▸ **SUPPLIED TEXT**:
==========

Reviewing every Brant Bjork record that gets released would be the devil’s own job. There are few artists – and that word is deliberately chosen in this case – with as varied and involved discography as he has got.
The last one I wrote about on this site was “Tao Of The Devil”, which came out three years or so back. A rough count suggests that there have been about four since. The self-titled one that is right here is very, very different from those though.
Put it this way, it is self-titled for a reason. He plays every instrument on its eight songs, and without typecasting him, it is the Brant Bjork I always liked too. The hard rocking one.
This will make me seem like a philistine, but nonetheless, I struggle with extended jams, I struggle with psychedelics, and I struggle with, for want of a better word, “weird”.
On these eight songs – even the acoustic one – BB locks himself into a groove, and he doesn’t stop.
The slow, understated, “Jungle In The Sound” begins things. “There’s a school,” he sort of half sings, half intones. “Made for fools. They write the books, they make the rules”. It is wonderfully simple, and if I might suggest, the sound of a man who makes his own regulations.

==========

▸ **RECORDED INFORMATION**:

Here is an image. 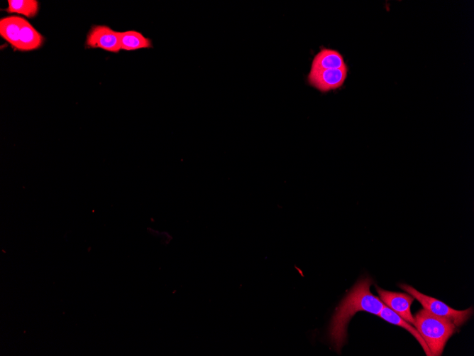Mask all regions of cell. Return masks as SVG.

==========

▸ **PROBLEMS AND TASKS**:
1 – Answer these questions from the Brant Bjork album review, one line each:
(a) Which record was the last one the writer reviewed on this site?
(b) How many songs are on the self-titled album?
(c) Which song opens the album?
2 – According to the Brant Bjork album review, why is the album self-titled for a reason? Answer in one or two sentences.

▸ **RESULTS OF THE TASKS**:
1 –
(a) "Tao Of The Devil"
(b) Eight
(c) "Jungle In The Sound"

2 – It is self-titled because Brant Bjork plays every instrument on its eight songs.